В январе 1629 года парламент был вновь собран, ибо Карл нуждался в деньгах. Ла-Рошель пала, не дождавшись английского флота, внутри государства дела шли все хуже и хуже, и, прежде всего, из-за непрекращающихся религиозных столкновений и распрей. Из всех членов палаты общин Элиот был наименее фанатичный пуританин, но и он на время отложил все другие соображения, кроме религиозных. «Опасность увеличилась до такой степени, – говорил он, – что только Небо может спасти нас от отчаяния». Остальные депутаты разделяли его настроение. Хотя Карл продолжал взимать без согласия парламента некоторые пошлины, депутаты отказались обсуждать финансовые вопросы до решения вопросов вероисповедания. Элиот с горячностью взывал к своим коллегам:
– Евангелие есть Истина, благодаря которой это королевство было счастливо, благодаря которой оно наслаждалось продолжительным и редким преуспеянием. Пусть же эта Истина будет положена в основу воздвигаемого нами здания, будем защищать эту Истину не словами, а делами! В восточных церквах, – продолжал он, – есть обычай вставать при чтении Символа Веры и, чтобы доказать свое намерение отстаивать его, не только выслушивать его стоя, но даже с обнаженными мечами. Да будет мне позволено назвать этот обычай весьма похвальным!

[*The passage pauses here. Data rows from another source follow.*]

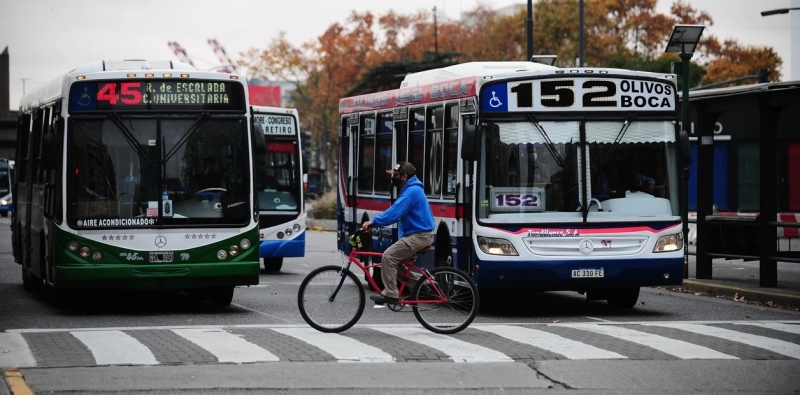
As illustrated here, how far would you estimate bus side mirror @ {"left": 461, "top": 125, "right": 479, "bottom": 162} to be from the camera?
1530 cm

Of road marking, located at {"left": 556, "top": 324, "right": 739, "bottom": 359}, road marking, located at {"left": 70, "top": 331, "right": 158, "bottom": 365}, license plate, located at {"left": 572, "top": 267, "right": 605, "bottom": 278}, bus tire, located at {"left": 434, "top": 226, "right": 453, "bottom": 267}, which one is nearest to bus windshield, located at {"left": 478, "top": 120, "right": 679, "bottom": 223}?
license plate, located at {"left": 572, "top": 267, "right": 605, "bottom": 278}

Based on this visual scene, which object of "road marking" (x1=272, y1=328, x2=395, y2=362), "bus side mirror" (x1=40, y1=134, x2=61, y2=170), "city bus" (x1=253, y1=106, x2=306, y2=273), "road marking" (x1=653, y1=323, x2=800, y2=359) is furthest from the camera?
"city bus" (x1=253, y1=106, x2=306, y2=273)

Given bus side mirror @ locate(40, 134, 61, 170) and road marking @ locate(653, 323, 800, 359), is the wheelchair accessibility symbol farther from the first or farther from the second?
bus side mirror @ locate(40, 134, 61, 170)

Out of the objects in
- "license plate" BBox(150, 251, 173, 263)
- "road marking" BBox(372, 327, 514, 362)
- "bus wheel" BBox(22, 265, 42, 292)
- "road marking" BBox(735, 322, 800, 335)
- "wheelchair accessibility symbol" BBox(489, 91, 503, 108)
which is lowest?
"road marking" BBox(735, 322, 800, 335)

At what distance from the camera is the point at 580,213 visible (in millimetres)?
15586

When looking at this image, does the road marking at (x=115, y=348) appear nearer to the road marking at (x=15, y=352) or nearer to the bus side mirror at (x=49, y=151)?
the road marking at (x=15, y=352)

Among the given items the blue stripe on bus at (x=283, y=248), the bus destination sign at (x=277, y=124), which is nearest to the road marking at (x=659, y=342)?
the blue stripe on bus at (x=283, y=248)

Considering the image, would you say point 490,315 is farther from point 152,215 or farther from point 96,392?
point 96,392

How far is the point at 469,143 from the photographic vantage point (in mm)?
15320

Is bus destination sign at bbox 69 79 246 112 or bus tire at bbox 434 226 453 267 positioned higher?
bus destination sign at bbox 69 79 246 112

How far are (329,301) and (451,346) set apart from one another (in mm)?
1598

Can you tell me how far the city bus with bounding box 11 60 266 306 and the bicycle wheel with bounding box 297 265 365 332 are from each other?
2.56 m

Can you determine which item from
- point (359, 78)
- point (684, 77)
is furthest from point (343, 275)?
point (359, 78)

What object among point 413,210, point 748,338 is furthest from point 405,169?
point 748,338
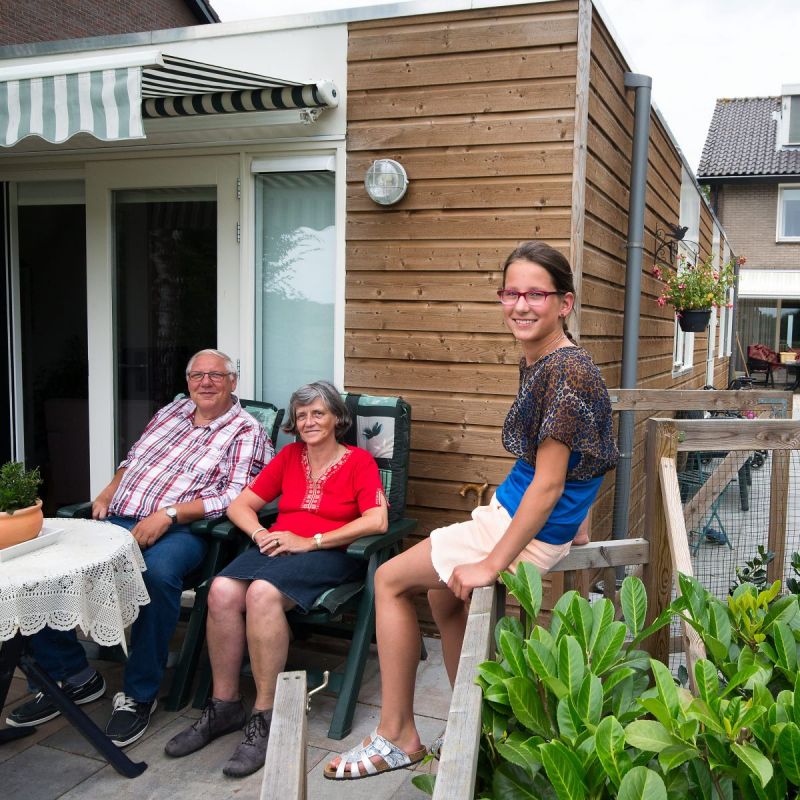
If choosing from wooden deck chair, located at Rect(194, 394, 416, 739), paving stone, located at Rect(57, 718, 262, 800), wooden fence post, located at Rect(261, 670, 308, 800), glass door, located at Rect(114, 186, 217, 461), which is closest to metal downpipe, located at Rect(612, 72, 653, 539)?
wooden deck chair, located at Rect(194, 394, 416, 739)

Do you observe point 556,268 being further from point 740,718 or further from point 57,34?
point 57,34

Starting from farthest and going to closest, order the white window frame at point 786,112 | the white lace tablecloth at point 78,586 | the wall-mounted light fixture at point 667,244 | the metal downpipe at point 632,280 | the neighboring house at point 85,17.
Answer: the white window frame at point 786,112 → the neighboring house at point 85,17 → the wall-mounted light fixture at point 667,244 → the metal downpipe at point 632,280 → the white lace tablecloth at point 78,586

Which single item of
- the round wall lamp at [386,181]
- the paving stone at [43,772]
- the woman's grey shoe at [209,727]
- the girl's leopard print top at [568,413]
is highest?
the round wall lamp at [386,181]

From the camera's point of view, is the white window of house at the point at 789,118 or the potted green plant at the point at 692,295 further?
the white window of house at the point at 789,118

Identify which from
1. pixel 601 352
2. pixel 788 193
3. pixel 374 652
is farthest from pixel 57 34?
pixel 788 193

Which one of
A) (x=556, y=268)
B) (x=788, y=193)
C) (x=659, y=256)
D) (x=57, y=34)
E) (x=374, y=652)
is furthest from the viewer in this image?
(x=788, y=193)

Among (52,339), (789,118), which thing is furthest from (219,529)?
(789,118)

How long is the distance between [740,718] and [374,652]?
244 cm

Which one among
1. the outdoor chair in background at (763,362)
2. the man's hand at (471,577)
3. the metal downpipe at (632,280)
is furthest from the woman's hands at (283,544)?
the outdoor chair in background at (763,362)

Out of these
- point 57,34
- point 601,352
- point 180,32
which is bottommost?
point 601,352

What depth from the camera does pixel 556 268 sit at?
217 centimetres

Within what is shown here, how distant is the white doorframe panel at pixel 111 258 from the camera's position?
13.4 ft

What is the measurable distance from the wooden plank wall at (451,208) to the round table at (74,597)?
1.44 meters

Палата общин ответила на этот призыв своего предводителя открытым исповеданием пуританизма. Это было равносильно покушению на авторитет королевской власти и духовенства, прямому притязанию на то, чтобы все дела в государстве, как светские, так и духовные, подлежали ведению парламента.
Это заседание знаменито еще и тем, что некий молодой, никому ранее не известный депутат встал и громко обвинил одного англиканского священника в проповеди католицизма. С этого обличения началась политическая карьера Оливера Кромвеля.
Карл был рассержен. Зачем парламент выказывает такую ревность к религии? Он и его епископы отлично могут позаботиться о духовных делах. Решением короля прения о религии были внезапно прерваны и на рассмотрение депутатам предложен вопрос о праве короля взимать пошлины и сборы. Спикеру было поручено пресекать всякие возражения. Тогда Элиот взял слово и стал читать вслух Петицию о правах – это был ответ парламента на королевский произвол. В это время послышались сильные удары в дверь залы заседаний: король прислал солдат, чтобы разогнать депутатов и не допустить принятия Петиции. Но Элиот хладнокровно продолжал: «Всякий, кто хочет переменить религию, будет сочтен за врага общества». – «Да, да», – отвечали депутаты. «Всякий, кто будет взимать пошлину с веса и меры товаров, будет считаться врагом государства». – «Да, да». – «Всякий, кто заплатит подобный налог, будет сочтен изменником и врагом английской свободы». – «Да, да». Десятки пунктов Петиции были единогласно одобрены парламентом. Когда резолюция была принята, депутаты сами открыли двери и вышли из зала с гордо поднятыми головами. Дело было сделано, и теперь никакое насилие не могло отменить парламентского акта.
Король ничего не мог поправить, он мог только мстить за свое поражение. Спустя неделю депутаты Элиот, Холе, Селден, Хобарт, Гейтман, Коритон, Валентайн, Строд и Лонг уже находились в числе узников Тауэра.